İlkbahar, soğuk kışı unutturan ve yaz sıcağını hatırlatan mevsimler içindeki en sevimli ve güzel olanıdır. İlkbahar, kışta varlığını unuttuğumuz her türlü canlının dirildiği zamandır. Yer altında inzivaya çekilmiş hayvanların gün yüzüne çıktığı, güzelliğini kıştan kıskanan çiçeğin gülücüğünü kondurduğu, soğuktan korkup gizlediği filizini çıkartan ağacın bizlere merhaba dediği dönemdir. İlkbahar; tazeliğin, yeninin, sağlığın ve gençliğin iksiridir.

İlkbahar kadar güzelliğiyle insanı kendine çeken, insanı kendi dışındaki varlıklarla barışmaya çağıran ve güzeli düşünmeye, güzelin sahibini bulmaya, güzelliklerin farkına varmaya sevkeden başka bir mevsim yoktur. Diğer mevsimler de güzellik taşımakta ancak gelmesi ilkbahar kadar özlem duyulan başka bir mevsim yoktur.

Hayatımızı esir alan şehir hayatının bunaltıcı dünyasında ilkbahar, bizlere bir diriliş ve uyanış sunar. Her gün meşgul olduklarımızdan dolayı uzak kaldığımız, kendilerini unuttuğumuz ama aynı dünyayı paylaştığımız varlıklarla ilkbaharda buluşuruz.

Siyaset, para, mal-mülk vb. hayatımızı kuşatan ve tabiatla aramıza duvar ören yığınla meşguliyetlerimizden kurtulmanın ve hayatımıza farklı bir renk katmanın en güzel yolu ilkbaharda tabiata açılmaktır.Tabiatla buluşmak, tabiatın güzelliklerini yakından görmek bunalan ruhlarımıza bir hayat öpücüğüdür. Günlük koşturmacalarımız arasında körelen melekelerimizin inkişafı için doğaya dokunmak en tesirli rahatlama yoludur.

Piknik yapmak, bir ağacın altında duman içinde vakit geçirmek değildir kastettiğim. Bunlar tabiatla kucaklaşma değil tabiatın kapısında sadece tokmağı çalmaktır. Kastettiğim şey, tabiatı bizim dışımızdaki varlıklarla birlikte kendi doğal ortamlarında görmek ve tabiatı gerçek anlamda bulmaya çalışmaktır. Bunun yolu da bilmediğimiz, görmediğimiz ama bizi kendine davet eden diyarlara, yerlere, topraklara ayak basarak, gezerek ve yürüyerek yani dışımızdaki varlığın içinden geçerek bulmaktır.

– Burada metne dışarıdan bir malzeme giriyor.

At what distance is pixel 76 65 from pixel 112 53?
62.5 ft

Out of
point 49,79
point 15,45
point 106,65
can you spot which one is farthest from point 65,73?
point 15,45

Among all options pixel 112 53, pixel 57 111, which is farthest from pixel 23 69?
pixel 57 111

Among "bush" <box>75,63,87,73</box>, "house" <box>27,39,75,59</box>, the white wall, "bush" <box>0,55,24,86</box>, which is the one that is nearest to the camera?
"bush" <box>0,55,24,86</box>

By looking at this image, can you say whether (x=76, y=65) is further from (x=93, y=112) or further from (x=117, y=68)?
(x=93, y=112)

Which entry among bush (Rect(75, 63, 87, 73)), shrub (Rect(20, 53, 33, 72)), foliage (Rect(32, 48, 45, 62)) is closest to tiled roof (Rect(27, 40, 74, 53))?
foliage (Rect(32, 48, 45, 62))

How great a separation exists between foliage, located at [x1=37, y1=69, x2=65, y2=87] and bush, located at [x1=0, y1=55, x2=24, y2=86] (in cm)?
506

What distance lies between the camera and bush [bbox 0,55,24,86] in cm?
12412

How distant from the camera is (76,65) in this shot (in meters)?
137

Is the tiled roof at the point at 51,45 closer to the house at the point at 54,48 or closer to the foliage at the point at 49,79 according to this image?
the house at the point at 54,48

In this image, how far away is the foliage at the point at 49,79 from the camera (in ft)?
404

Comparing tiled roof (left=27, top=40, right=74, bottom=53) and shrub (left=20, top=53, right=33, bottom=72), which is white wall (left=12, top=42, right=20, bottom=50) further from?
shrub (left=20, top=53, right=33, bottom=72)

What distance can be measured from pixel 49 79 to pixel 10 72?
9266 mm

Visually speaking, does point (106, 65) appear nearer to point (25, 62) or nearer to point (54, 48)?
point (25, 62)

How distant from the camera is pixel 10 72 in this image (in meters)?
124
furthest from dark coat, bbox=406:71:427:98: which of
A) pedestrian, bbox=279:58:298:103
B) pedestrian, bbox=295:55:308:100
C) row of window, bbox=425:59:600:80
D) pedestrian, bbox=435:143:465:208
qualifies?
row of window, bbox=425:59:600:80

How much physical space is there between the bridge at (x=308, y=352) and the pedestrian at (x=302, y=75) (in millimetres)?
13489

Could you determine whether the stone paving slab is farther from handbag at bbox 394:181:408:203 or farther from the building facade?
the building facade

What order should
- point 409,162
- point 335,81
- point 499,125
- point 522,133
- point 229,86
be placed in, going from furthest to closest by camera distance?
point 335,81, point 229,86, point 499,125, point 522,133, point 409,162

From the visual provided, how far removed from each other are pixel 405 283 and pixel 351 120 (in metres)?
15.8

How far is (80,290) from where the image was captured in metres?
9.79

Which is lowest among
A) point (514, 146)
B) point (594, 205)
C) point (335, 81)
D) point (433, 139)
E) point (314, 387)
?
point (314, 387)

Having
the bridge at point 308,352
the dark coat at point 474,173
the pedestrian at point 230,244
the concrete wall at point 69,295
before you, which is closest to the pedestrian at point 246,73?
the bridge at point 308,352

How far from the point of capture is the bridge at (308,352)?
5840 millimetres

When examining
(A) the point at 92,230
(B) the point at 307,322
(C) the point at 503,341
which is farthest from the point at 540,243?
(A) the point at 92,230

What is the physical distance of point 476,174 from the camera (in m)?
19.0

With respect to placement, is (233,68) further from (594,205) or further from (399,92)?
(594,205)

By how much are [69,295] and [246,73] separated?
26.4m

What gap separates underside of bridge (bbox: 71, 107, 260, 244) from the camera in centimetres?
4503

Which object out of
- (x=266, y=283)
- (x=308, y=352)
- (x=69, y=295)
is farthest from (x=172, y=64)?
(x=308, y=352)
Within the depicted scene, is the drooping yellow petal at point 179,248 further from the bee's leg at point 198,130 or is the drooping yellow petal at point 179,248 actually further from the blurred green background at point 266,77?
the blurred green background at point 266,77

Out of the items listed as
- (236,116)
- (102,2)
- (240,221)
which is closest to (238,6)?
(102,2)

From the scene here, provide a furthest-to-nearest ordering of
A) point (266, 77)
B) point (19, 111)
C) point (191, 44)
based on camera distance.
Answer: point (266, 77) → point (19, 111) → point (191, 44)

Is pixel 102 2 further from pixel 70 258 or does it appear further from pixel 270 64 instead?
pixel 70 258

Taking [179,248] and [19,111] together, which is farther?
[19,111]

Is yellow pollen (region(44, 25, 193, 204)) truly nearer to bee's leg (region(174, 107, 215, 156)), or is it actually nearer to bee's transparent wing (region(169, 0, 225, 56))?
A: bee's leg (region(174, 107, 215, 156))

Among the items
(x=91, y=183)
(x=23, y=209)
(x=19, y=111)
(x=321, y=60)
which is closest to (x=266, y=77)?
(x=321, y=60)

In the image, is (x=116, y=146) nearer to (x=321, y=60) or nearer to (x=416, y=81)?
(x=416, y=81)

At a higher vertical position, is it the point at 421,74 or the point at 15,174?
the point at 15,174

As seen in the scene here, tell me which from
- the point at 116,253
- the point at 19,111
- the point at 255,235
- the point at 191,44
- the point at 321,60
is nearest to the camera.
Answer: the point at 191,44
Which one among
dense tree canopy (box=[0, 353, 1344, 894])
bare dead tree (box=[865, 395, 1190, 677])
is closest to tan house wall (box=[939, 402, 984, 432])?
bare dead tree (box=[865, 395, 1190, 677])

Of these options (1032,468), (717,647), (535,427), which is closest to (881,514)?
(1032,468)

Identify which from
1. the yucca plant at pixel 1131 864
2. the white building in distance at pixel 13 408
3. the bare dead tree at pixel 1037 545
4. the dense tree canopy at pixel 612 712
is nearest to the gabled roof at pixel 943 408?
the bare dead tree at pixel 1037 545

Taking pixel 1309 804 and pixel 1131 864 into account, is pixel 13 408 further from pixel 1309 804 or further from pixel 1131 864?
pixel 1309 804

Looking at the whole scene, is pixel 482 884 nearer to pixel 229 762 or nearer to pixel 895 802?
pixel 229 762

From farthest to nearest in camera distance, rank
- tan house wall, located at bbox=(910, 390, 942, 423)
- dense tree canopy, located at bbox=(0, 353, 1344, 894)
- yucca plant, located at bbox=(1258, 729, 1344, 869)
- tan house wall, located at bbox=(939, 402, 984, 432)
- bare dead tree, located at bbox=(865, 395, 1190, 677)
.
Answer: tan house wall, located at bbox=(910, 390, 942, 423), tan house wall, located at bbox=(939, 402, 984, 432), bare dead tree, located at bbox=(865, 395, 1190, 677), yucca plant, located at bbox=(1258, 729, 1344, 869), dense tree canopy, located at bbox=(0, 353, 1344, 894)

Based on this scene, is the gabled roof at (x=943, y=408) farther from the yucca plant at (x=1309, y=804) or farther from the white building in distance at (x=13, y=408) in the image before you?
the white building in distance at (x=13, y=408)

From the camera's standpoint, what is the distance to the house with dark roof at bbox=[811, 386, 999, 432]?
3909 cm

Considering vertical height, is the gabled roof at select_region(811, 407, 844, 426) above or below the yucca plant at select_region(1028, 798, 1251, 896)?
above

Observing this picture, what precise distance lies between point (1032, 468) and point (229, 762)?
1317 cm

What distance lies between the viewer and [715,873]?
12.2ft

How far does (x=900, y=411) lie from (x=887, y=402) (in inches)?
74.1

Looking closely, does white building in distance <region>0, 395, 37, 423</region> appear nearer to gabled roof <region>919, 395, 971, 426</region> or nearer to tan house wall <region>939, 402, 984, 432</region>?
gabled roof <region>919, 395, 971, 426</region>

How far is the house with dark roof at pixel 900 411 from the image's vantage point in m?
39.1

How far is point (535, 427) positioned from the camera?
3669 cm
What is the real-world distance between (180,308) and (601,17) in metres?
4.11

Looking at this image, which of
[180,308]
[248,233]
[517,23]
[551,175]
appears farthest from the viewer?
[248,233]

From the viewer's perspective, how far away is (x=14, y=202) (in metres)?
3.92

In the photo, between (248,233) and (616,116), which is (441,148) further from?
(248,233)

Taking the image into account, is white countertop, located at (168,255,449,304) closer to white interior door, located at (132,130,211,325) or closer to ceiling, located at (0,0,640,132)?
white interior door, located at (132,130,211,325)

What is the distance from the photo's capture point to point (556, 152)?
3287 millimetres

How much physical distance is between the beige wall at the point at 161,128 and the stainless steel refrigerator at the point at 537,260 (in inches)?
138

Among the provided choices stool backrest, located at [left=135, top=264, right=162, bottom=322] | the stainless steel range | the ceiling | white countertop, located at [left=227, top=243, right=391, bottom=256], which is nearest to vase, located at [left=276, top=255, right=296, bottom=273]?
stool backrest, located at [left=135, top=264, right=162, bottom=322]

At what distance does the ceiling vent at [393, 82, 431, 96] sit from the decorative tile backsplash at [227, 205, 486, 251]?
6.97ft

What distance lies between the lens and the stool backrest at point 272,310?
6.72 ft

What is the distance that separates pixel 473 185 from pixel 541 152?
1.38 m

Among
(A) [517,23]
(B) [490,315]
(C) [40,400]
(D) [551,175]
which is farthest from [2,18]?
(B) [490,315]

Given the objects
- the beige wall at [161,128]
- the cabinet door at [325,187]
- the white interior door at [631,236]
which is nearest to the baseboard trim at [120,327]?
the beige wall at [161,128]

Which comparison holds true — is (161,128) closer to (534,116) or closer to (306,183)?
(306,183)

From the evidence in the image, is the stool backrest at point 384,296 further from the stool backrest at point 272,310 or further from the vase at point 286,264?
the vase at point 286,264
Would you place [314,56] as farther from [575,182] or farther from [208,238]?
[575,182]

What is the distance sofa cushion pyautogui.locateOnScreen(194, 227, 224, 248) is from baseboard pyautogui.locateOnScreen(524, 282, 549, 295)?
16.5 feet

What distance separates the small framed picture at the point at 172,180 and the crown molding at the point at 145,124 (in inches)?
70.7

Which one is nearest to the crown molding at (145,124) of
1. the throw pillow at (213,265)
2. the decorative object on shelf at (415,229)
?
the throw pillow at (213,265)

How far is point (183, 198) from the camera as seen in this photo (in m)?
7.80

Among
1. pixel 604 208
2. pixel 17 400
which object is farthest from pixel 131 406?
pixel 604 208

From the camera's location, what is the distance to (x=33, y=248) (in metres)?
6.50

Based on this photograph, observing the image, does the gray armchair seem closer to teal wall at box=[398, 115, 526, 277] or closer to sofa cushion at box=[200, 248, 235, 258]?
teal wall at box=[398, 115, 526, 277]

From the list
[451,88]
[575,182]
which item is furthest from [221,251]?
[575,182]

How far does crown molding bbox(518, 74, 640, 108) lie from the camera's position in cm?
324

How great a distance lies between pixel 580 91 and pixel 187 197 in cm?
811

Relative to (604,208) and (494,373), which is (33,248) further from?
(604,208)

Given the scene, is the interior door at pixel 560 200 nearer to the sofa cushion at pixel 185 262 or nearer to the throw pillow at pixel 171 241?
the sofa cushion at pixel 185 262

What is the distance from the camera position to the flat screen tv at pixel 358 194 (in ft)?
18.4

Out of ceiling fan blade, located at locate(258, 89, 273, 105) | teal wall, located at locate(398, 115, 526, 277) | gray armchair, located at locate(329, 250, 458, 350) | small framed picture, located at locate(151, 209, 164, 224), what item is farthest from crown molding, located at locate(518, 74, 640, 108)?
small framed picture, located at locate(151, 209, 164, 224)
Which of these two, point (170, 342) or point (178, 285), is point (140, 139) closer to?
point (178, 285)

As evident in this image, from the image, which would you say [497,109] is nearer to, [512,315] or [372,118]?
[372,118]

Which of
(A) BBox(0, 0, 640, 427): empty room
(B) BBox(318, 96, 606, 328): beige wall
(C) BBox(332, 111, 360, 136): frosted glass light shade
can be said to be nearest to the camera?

Değerli Ispartalılar, ilimize Allah’ın bahşettiği o kadar güzellik var ki saymakla bitmez. Ayazmana, Gökçay, Gölcük, Milas, Aksu, Eğridir, Atabey, köylerimiz, göllerimiz, derelerimiz, kanyonumuz. Yazmakla bitmez. Her hafta sonu bir yere gitmeye kalksanız emin olunuz 52 haftanın 52’si dolar hatta yılları bile doldurur. Taşıyla toprağıyla bereket ve güzelliklere ev sahipliği yapan ilimizin doğal güzelliklerinin farkına varmanın tam zamanı. Bugünler, günlük işlerimizden dolayı uzak kaldığımız tabiatı doya doya yaşama ve onunla hasret giderme zamanıdır. Çoluk çocuğumuzun sağlığı, şehir hayatında daralan ruhlarımızın ferahlaması için özellikle bu aylarda tabiatla kucaklaşmayı öneriyorum. Bu bağlamda kendi başımıza ya da ilimizde doğa sporları yapan ve insanların tabiatın diriltici soluklarını duymalarını sağlayan kulüpler (Göldosk vs.) Ispartalıları tabiatın huzurlu iklimine çağırmakta. Sadece bir adım atarak ne kadar güzellikten mahrum kaldığımızı görebiliriz.

En güzel ve sevimli halini yaşadığımız ilkbaharın tazeliğinden nasiplenmek, düşüncelerimizi ve bilgimizi zenginleştirmek, Yaratanın bizlere sunduğu sayısız güzelliklerden geçip düşüncelerimize yeni ufuklar çizmek için ufak bir hamleye ne dersiniz?

“Çok okuyan mı, gezen mi daha çok bilir?” sorusunun cevabı göreceli ama gezip görünce eminim ikincisi daha ağır basacaktır.

Herkese sağlıklı, mutlu ve bereketli günler dilerim.